FRAGMENTO DEL TEXTO:
*****
El postureo épico de Greta y Colau
Hay gestas que cambian el destino de la humanidad: Waterloo, Normandía, la llegada del hombre a la Luna… Y luego está la accidentada flotilla rumbo a Gaza. Una armada cuyo verdadero cargamento no son sacos de harina, sino toneladas de inmadurez en busca desesperada de identidad o en su defecto de protagonismo y likes con la carita toda iluminada de virtud.
En efecto, Gaza no comerá, ni beberá, ni estará a salvo gracias a Ada Colau ni a la incansable Greta Thunberg (sus mohines cursis desinhibidos me hacen desear la extinción de la humanidad o que la Tierra implosione).
La tan necesitada ayuda -ojalá pudiéramos echar una mano los civiles- entra, cuando entra, por los pasos fronterizos, en camiones supervisados, no en veleros con influencers de iPhone 16. Una veintena de barcos con activistas, desgraciadamente, no va a sostener a dos millones de personas sitiadas, por muy bondadosos que se sientan sus pasajeros. Lo que sí sostienen es la narrativa: jóvenes (y no tan jóvenes) que se embarcan en la aventura que dará sentido a sus (trastornos límites de la personalidad) biografías.
*****
Datos recopilados:
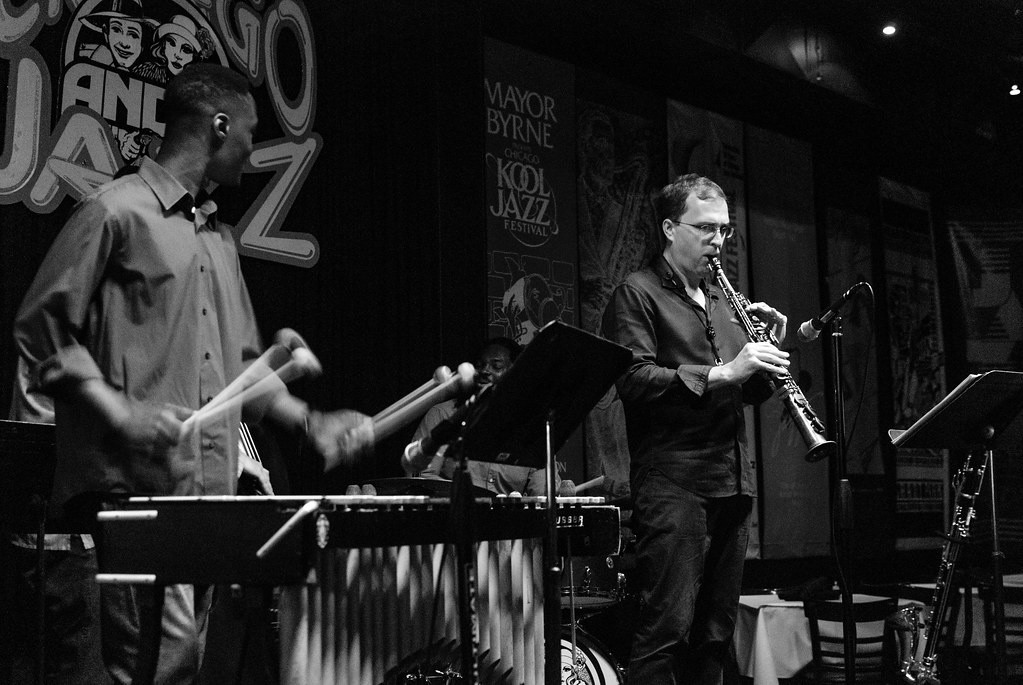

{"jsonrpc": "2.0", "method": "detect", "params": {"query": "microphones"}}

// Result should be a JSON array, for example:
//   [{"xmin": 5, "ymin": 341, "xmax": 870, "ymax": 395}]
[{"xmin": 797, "ymin": 282, "xmax": 865, "ymax": 343}]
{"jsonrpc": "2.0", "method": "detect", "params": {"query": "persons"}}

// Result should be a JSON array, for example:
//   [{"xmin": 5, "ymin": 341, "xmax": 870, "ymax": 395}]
[
  {"xmin": 601, "ymin": 172, "xmax": 791, "ymax": 685},
  {"xmin": 402, "ymin": 337, "xmax": 561, "ymax": 497},
  {"xmin": 10, "ymin": 62, "xmax": 376, "ymax": 684}
]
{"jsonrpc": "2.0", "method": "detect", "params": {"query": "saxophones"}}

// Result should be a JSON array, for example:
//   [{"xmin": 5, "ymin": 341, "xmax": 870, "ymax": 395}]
[{"xmin": 886, "ymin": 445, "xmax": 990, "ymax": 684}]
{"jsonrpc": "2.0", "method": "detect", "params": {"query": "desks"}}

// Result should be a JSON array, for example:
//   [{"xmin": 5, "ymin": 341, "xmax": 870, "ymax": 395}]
[
  {"xmin": 729, "ymin": 592, "xmax": 925, "ymax": 685},
  {"xmin": 912, "ymin": 573, "xmax": 1023, "ymax": 648}
]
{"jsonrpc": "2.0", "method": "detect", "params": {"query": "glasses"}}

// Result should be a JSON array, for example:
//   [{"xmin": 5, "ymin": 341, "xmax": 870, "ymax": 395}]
[{"xmin": 672, "ymin": 221, "xmax": 734, "ymax": 238}]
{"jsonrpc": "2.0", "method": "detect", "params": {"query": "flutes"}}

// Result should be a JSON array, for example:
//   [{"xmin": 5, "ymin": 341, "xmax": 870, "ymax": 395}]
[{"xmin": 706, "ymin": 255, "xmax": 839, "ymax": 464}]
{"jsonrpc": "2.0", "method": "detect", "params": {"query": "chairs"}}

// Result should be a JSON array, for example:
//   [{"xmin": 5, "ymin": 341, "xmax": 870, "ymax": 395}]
[
  {"xmin": 804, "ymin": 597, "xmax": 898, "ymax": 685},
  {"xmin": 913, "ymin": 588, "xmax": 962, "ymax": 658},
  {"xmin": 978, "ymin": 582, "xmax": 1023, "ymax": 685}
]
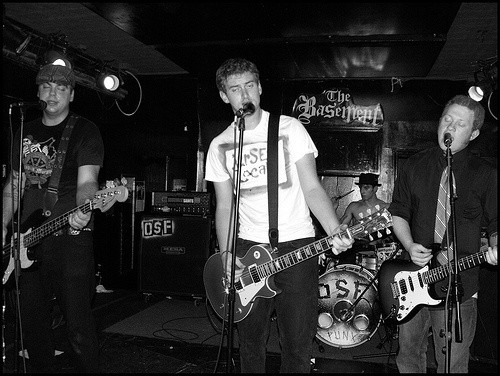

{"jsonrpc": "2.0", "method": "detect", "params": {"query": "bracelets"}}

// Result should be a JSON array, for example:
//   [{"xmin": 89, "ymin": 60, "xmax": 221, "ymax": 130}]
[{"xmin": 220, "ymin": 250, "xmax": 232, "ymax": 255}]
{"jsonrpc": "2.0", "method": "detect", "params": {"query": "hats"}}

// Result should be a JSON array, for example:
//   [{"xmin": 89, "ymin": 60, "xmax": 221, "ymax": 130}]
[
  {"xmin": 37, "ymin": 63, "xmax": 75, "ymax": 88},
  {"xmin": 353, "ymin": 173, "xmax": 380, "ymax": 188}
]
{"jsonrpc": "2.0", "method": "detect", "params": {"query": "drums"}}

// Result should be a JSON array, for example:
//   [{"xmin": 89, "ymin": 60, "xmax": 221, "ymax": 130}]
[
  {"xmin": 315, "ymin": 263, "xmax": 382, "ymax": 349},
  {"xmin": 355, "ymin": 250, "xmax": 377, "ymax": 274}
]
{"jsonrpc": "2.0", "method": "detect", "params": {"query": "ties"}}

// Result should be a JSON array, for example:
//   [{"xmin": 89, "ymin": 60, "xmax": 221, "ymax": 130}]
[{"xmin": 434, "ymin": 164, "xmax": 457, "ymax": 265}]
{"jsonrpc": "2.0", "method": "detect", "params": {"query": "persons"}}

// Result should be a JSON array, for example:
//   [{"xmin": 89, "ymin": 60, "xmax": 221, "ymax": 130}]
[
  {"xmin": 0, "ymin": 65, "xmax": 108, "ymax": 376},
  {"xmin": 337, "ymin": 172, "xmax": 392, "ymax": 235},
  {"xmin": 204, "ymin": 58, "xmax": 356, "ymax": 373},
  {"xmin": 387, "ymin": 94, "xmax": 498, "ymax": 373}
]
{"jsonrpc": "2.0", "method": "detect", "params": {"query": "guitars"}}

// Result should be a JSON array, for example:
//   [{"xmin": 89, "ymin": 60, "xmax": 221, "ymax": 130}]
[
  {"xmin": 0, "ymin": 177, "xmax": 129, "ymax": 284},
  {"xmin": 377, "ymin": 246, "xmax": 500, "ymax": 325},
  {"xmin": 204, "ymin": 205, "xmax": 394, "ymax": 323}
]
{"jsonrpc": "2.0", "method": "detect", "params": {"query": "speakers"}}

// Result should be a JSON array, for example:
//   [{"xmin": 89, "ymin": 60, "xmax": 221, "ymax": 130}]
[{"xmin": 138, "ymin": 215, "xmax": 217, "ymax": 301}]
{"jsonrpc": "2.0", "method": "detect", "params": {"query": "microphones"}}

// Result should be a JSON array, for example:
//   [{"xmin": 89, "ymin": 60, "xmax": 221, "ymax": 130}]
[
  {"xmin": 235, "ymin": 103, "xmax": 256, "ymax": 118},
  {"xmin": 11, "ymin": 100, "xmax": 47, "ymax": 110},
  {"xmin": 443, "ymin": 132, "xmax": 452, "ymax": 146}
]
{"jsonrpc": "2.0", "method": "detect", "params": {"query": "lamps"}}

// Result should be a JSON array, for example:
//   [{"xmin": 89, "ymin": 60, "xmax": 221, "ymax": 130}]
[
  {"xmin": 46, "ymin": 50, "xmax": 72, "ymax": 70},
  {"xmin": 98, "ymin": 73, "xmax": 120, "ymax": 92},
  {"xmin": 468, "ymin": 75, "xmax": 495, "ymax": 103}
]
*****
QUÉ HACER: Según el artículo sobre la flotilla rumbo a Gaza, ¿por dónde entra la ayuda?

RESPUESTA: Por los pasos fronterizos, en camiones supervisados.